Ten years’ continuous residence – settlement – appeal

As many readers may know, there is a rule within the immigration rules that enables migrants who have lived in the UK for ten continuous years – under any type of visa or any combination of visas – to acquire indefinite leave to remain (ie settlement) on that basis.

The principle is a simple one and, unless there are any significant countervailing factors, the migrant can rely on it. Briefly and basically, the applicant has to show that they have been in the UK for the requisite period and that they have not been outside the UK for too long during that period.
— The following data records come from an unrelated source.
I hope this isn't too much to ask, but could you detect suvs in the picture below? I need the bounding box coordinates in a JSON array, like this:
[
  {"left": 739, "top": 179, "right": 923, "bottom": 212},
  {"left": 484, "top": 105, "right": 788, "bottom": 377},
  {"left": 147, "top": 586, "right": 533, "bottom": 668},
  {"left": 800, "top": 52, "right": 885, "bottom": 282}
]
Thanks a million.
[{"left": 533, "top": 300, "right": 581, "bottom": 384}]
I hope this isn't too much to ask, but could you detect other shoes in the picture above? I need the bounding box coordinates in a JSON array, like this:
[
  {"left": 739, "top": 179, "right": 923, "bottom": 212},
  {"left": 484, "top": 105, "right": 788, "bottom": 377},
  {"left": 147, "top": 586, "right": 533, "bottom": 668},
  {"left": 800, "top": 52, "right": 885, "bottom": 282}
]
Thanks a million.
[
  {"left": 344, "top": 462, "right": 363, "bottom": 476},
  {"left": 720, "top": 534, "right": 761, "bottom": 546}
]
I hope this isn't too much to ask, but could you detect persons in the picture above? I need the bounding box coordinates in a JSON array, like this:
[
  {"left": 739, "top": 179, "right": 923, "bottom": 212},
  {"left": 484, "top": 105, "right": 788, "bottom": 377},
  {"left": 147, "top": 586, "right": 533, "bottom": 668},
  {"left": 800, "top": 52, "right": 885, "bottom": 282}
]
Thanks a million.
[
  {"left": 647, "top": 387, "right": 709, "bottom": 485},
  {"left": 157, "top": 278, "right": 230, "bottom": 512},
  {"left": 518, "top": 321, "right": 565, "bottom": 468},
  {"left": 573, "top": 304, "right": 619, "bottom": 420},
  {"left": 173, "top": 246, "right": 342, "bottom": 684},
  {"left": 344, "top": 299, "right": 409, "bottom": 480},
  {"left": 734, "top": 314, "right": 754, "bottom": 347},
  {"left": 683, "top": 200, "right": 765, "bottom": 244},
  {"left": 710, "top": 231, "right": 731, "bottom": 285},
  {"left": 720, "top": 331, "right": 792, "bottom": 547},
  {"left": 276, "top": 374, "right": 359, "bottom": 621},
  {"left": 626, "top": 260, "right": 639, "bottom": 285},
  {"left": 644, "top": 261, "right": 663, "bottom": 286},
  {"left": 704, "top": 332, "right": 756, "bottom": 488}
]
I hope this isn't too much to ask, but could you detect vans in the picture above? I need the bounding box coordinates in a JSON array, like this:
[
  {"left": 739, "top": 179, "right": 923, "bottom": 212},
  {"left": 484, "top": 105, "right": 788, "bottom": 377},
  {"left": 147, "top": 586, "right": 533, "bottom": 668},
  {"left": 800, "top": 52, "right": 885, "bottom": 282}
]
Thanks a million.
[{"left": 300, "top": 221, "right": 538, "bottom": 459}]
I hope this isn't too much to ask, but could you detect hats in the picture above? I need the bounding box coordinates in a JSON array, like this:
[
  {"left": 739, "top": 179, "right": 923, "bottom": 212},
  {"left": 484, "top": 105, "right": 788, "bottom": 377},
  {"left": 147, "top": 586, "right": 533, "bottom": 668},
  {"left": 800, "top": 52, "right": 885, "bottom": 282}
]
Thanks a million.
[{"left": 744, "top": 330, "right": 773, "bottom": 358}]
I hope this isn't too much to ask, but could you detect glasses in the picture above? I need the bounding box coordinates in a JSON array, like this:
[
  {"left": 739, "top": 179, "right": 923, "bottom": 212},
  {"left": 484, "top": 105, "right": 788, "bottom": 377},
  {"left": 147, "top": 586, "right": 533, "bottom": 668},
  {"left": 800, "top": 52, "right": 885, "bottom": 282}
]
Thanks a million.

There are a few complexities here and there, and English language/Life in the UK test requirements, but that is pretty much it.

To take an example: a migrant might have come to the UK on a Tier 4 visa to study a below degree-level course and then a Bachelor’s degree course and then a Master’s degree course, which might have taken five years in total. Then they might have got a good job and acquired a Tier 2 General visa as a skilled worker. Then, after say three years, they might have suddenly fallen in love and married a settled person and switched to a spouse/partner visa. After another two years, and assuming that the relationship remains intact, they could apply for settlement on the basis of ten years’ continuous lawful residence.

But supposing the application for some reason is refused – is there a remedy? Well, yes there is, but here things do get rather complicated.

The Home Office and Parliament have, over the last few years, been progressively eroding rights of appeal to the First-Tier Immigration Tribunal. There are now only two categories of visa application that attract the right of appeal if refused: (i) EEA applications and (ii) human rights applications.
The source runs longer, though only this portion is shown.